Sob o título "Jurisprudência do mensalão deixa bancos e empresas apreensivos", divulgou o Valor Econômico matéria a teor da qual " (...) Qualquer executivo, a partir do mensalão, vai estar muito mais preocupado em assinar qualquer liberação de recursos para evitar o que aconteceu no caso do Banco do Brasil e do Banco Rural", afirma o gerente regional de compliance e segurança corporativa de uma multinacional presente em mais de 70 países, inclusive no Brasil. (...) Entre as novidades geradas a partir do confronto de posições dos ministros do Supremo, uma das mais eloquentes e preocupantes, segundo as fontes ouvidas pelo Valor, é a chamada teoria do domínio do fato. Usada pela primeira vez pela Corte para basear uma condenação criminal, ela permite que se atribua responsabilidade penal a quem pertence a um grupo criminoso, mas não praticou diretamente o delito porque ocupava posição hierárquica de comando. (...) O temor de advogados e empresários é o de que a teoria passe a motivar uma série de processos por crimes econômicos que coloquem, entre os réus, executivos e administradores de empresas pelo simples fato de que, em posição hierárquica superior, eles teriam, necessariamente, o domínio do fato - ou seja, saberiam de atividades ilícitas cometidas por seus subordinados. Esse receio foi externado durante o próprio julgamento pelo ministro revisor do processo, Ricardo Lewandowski. "Preocupa-me como os 14 mil juízes brasileiros vão aplicar essa teoria se essa Corte não der parâmetros para sua aplicação", disse. "Amanhã talvez o presidente da Petrobras possa ser responsabilizado por um vazamento de petróleo porque tem o domínio do fato."13

De fato e como anotei em breve ensaio sobre "o farto e variado mosaico de posturas e intelecções jurídicas, novas ou remodeladas, quando não também – pelo menos algumas – antinômicas entre si", produzido no supracitado julgamento, proclamou-se "responsabilidade penal por autoria intelectual à base da elastecida concepção de que a teoria do domínio do fato – germinada por Welzel em 1939 e aperfeiçoada por Roxin em 1963 – dispensaria conduta pessoal concreta e conscientemente conectada à realização do ilícito, contentando-se com a simples proeminência funcional ou ascendência hierárquica sobre os respectivos autores materiais."

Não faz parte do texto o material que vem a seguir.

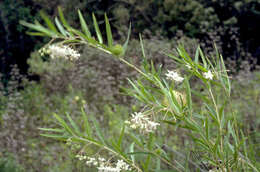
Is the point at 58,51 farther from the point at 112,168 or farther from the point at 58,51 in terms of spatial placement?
the point at 112,168

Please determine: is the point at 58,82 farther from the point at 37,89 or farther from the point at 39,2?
the point at 39,2

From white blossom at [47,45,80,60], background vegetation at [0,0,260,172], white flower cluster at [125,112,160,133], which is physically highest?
white blossom at [47,45,80,60]

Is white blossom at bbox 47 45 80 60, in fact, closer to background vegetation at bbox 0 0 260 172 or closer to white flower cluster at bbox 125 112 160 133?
white flower cluster at bbox 125 112 160 133

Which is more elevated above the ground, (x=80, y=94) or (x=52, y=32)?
(x=52, y=32)

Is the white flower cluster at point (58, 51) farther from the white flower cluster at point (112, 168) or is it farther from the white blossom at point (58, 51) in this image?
the white flower cluster at point (112, 168)

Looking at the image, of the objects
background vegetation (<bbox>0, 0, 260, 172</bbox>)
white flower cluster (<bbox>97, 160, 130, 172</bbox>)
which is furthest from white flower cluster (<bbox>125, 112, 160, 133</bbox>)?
background vegetation (<bbox>0, 0, 260, 172</bbox>)

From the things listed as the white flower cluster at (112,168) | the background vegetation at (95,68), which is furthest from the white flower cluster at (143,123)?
the background vegetation at (95,68)

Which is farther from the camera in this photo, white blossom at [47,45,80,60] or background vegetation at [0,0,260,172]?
background vegetation at [0,0,260,172]

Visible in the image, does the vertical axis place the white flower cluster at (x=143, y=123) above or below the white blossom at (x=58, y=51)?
below

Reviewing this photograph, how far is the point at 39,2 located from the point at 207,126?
2679 mm

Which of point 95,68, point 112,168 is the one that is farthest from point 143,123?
point 95,68

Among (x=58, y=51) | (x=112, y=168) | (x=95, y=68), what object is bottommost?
(x=95, y=68)

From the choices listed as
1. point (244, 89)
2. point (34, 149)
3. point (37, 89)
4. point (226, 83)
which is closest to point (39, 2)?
point (37, 89)

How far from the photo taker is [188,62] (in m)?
0.53
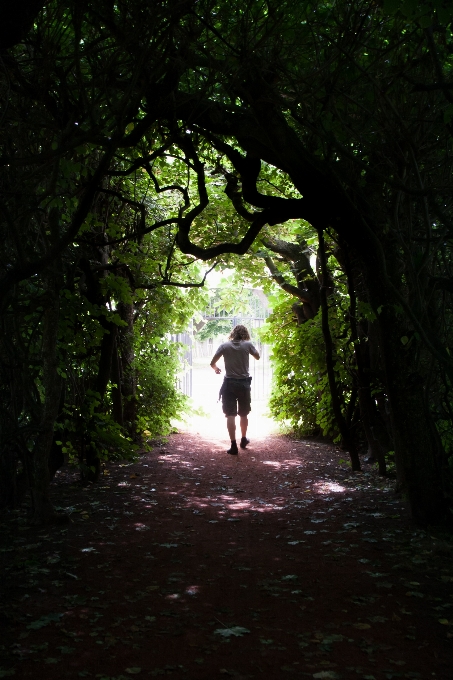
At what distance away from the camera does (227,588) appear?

Na sequência, porém, averbei: Emblemático viés "contemporâneo" do "direito penal de autor": "Fácil será, portanto, apontar, na história, períodos em que se pretendeu, por motivos religiosos ou por razões de Estado, fundar a pena criminal não naquilo que o "agente faz", mas no que "ele é" (...)" (Francisco de Assis Toledo. Princípios básicos de direito penal. 3ª ed. SP: Saraiva, 1987, p. 224). Ou seja: responsabilidade penal objetiva. E, mais, na contramão de taxativo pressuposto da própria teoria de Roxin: "(...) a posição de domínio somente pode ser concebível com a intervenção da consciência e vontade do agente. Não podendo, assim, haver domínio do fato sem dolo, compreendido como conhecer e querer os elementos objetivos que compõem o tipo legal" ("Só há domínio final do fato se houver dolo", Leonardo Issac Yarochewsky, com respaldo em magistério de Nilo Batista. Conjur, Artigos, 25/9/12)"14

A valer e como judiciosamente observou Fernanda Tórtima em alentadas reflexões sobre a matéria ("Poder mandar não significa mandei. A teoria do domínio do fato serve à distinção entre autor e partícipe de um crime, não para se comprovar a participação de um acusado"15):

Recentemente, o professor emérito da Universidade de Munique Claus Roxin, o grande especialista na teoria do domínio do fato, citada no julgamento da AP 470, concedeu algumas poucas entrevistas a respeito da teoria em questão, publicadas em periódicos brasileiros. Foi o suficiente para que se passasse a insinuar que o eminente jurista teria censurado nosso STF.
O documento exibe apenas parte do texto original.